Sales are brisk. New auto markets have opened in Africa and Asia; European and American markets are exanding. The U.S. auto industry, producing assorted parts and developing particular technology for all the world auto companies, thrives.
You'll note a certain similarity in outcome in those two scenarios. This is not to suggest that the choice between national planning and multinational marketing is inconsequential, but only that the "best" solution to balancing social costs and benefits of the automobile of the future is likely to be similar whether it's the government or the market doing the balancing.

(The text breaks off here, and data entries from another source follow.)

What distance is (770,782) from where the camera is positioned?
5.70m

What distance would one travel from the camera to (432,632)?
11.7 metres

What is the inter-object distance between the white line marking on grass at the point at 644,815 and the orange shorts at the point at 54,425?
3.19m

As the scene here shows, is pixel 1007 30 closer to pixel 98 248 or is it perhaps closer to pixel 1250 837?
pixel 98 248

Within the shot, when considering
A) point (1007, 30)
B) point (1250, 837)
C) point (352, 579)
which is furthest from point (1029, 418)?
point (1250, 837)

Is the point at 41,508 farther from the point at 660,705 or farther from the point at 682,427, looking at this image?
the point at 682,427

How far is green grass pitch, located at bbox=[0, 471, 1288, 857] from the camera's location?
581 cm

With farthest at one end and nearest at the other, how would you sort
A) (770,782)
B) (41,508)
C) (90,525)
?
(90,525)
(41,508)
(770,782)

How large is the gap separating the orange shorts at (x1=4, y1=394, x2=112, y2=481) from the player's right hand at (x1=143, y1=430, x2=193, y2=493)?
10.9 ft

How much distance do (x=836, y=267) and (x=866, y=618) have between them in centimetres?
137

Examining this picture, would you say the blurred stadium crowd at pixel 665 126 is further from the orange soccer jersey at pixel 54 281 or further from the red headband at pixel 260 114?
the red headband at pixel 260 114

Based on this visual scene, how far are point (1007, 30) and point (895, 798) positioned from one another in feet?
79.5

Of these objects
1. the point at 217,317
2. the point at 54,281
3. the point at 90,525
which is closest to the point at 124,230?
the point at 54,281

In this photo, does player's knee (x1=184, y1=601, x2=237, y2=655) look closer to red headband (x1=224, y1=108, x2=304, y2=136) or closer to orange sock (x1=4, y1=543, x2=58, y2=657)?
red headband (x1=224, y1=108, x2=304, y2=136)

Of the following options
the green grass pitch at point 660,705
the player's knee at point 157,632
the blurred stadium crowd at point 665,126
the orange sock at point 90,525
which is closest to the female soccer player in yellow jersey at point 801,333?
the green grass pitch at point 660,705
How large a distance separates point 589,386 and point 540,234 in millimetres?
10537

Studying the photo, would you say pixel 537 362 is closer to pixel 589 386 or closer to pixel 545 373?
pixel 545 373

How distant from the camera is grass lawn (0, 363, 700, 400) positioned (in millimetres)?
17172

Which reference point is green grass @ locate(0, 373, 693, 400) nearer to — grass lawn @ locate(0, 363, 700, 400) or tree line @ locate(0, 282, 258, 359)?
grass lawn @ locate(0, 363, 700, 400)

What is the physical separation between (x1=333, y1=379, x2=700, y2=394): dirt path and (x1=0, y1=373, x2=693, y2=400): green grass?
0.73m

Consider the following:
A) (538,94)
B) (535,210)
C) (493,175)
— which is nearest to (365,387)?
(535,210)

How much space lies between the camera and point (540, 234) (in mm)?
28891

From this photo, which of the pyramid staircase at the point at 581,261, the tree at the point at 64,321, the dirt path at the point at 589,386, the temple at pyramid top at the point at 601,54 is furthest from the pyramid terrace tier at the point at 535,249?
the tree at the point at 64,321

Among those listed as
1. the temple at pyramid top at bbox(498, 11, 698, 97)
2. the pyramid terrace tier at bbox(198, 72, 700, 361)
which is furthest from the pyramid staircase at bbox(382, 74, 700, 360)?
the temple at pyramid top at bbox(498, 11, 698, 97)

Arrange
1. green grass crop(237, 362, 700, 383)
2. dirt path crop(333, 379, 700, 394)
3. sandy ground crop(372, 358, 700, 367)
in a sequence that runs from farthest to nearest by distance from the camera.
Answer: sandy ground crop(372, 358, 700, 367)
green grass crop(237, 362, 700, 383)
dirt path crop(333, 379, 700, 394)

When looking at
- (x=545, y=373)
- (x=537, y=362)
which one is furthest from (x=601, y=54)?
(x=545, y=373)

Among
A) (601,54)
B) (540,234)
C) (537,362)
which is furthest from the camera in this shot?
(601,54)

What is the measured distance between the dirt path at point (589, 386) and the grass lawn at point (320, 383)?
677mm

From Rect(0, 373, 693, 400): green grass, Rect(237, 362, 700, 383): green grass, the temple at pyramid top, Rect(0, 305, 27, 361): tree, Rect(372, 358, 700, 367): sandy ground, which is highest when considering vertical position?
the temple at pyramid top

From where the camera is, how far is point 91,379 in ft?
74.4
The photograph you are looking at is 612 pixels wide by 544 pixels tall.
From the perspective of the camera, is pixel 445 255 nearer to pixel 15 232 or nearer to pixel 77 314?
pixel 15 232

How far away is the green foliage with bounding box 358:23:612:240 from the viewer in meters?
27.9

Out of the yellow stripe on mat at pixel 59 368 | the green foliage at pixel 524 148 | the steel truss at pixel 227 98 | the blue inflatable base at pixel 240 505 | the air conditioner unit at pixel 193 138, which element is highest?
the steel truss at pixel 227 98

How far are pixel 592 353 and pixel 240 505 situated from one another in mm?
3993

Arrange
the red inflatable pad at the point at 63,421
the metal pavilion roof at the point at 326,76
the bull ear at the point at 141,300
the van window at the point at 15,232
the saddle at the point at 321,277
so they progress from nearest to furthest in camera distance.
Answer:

The choice of process is important because it suggests radically different market organizations and political roles, each of which has consequences extending beyond the automobile industry. The choice of national planning or multinational marketing will help shape our furture attitudes toward government and nation, because each is premised on different assumptions about the proper role of government within national and international markets and about the significance of national boundaries. The choice will also have consequences for our legal rights and duties, in a manner no less profound than the way in which regulation of the automobile industry during the decade now ending has conditioned legal relationships between sellers and consumers and between the industry and the government. Finally, the choice will have important implications for tens of thousands of employees who will find themselves working for either a large, national public bureacracy or a large international private one.
I don't presume to offer guidance about which choice is preferable or what is the best mix between the two. I am sure, however, that we should undertake the choice conscientiously and carefully. And we should understand that every choice along the way -- such as whether to provide public loan guarantees for an ailing auto manufacturer -- is a firm step in one direction.